(Text segment)
InfoQ: What are in your opinion the most important quality attributes for a deployment pipeline? And who should be in charge of implementing and verifying those attributes are met? Development teams? Operations teams? A Platform team?

Len Bass: The relevant importance of different quality attributes is a business decision. Certainly, performance, reliability, and security are important to most organizations and the development pipeline should be monitored to give metrics about those attributes. Effort involved in establishing and maintaining the pipeline is another important attribute. Which one is most important will depend on the business an organization is in.

Who is in charge of the pipeline is also organizationally dependent.  How large is the current organization and what are the current responsibilities of various groups will affect the choice of who is in charge. How much autonomy the development teams have will also affect it. In some top down organizations, the development teams operate with very specific guidance. In other organizations, development teams have much more autonomy. One of the things I have seen is that as a result of reorganizations and normal aging of systems, teams inherit code that they did not develop. The standard software engineering issues of documentation come up in this situation. If people move between teams, then uniformity in the tools being used makes it easier for them. This is one of those questions where there is no best answer but it depends on the particular organization.

InfoQ: Do you still see many organizations treating build, deploy & test architectural requirements like reliability and performance as 2nd class citizens?

(Data records)
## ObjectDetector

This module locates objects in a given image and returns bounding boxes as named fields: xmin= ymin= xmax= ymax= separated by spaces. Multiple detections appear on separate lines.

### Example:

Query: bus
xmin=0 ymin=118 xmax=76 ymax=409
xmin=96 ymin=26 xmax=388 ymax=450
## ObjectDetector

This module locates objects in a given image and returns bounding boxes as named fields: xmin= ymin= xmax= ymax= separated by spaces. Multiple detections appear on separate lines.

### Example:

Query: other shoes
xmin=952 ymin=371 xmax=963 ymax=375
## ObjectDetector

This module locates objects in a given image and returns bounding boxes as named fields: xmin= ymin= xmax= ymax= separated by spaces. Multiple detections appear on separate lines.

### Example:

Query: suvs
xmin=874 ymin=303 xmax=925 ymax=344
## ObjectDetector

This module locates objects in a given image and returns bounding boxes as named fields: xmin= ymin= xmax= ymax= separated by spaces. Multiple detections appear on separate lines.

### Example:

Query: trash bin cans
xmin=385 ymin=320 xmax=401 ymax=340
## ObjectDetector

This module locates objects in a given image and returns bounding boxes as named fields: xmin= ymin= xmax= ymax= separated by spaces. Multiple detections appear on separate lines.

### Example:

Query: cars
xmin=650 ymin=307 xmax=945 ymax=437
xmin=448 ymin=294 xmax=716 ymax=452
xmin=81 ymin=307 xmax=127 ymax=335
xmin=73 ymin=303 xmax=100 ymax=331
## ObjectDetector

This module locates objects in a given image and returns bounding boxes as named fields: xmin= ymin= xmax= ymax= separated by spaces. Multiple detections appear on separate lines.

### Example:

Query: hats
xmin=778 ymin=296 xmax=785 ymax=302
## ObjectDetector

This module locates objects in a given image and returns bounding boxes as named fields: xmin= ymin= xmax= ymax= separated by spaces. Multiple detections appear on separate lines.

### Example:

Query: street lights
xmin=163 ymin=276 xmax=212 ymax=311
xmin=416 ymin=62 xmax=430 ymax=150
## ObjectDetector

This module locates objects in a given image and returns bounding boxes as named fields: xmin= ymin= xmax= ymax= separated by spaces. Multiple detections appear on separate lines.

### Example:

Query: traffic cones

(Exercise tasks)
• a. Retype the stretch of the deployment pipeline interview from "InfoQ: What are in" through "organization is in.".
• b. According to the deployment pipeline interview, what kind of decision is the relative importance of different quality attributes?
• c. List every group that the deployment pipeline interview's first question names as possibly in charge of implementing and verifying the pipeline's quality attributes.

(Task solutions)
• a.
InfoQ: What are in your opinion the most important quality attributes for a deployment pipeline? And who should be in charge of implementing and verifying those attributes are met? Development teams? Operations teams? A Platform team?

Len Bass: The relevant importance of different quality attributes is a business decision. Certainly, performance, reliability, and security are important to most organizations and the development pipeline should be monitored to give metrics about those attributes. Effort involved in establishing and maintaining the pipeline is another important attribute. Which one is most important will depend on the business an organization is in.

• b. It is a business decision.

• c.
- Development teams
- Operations teams
- A Platform team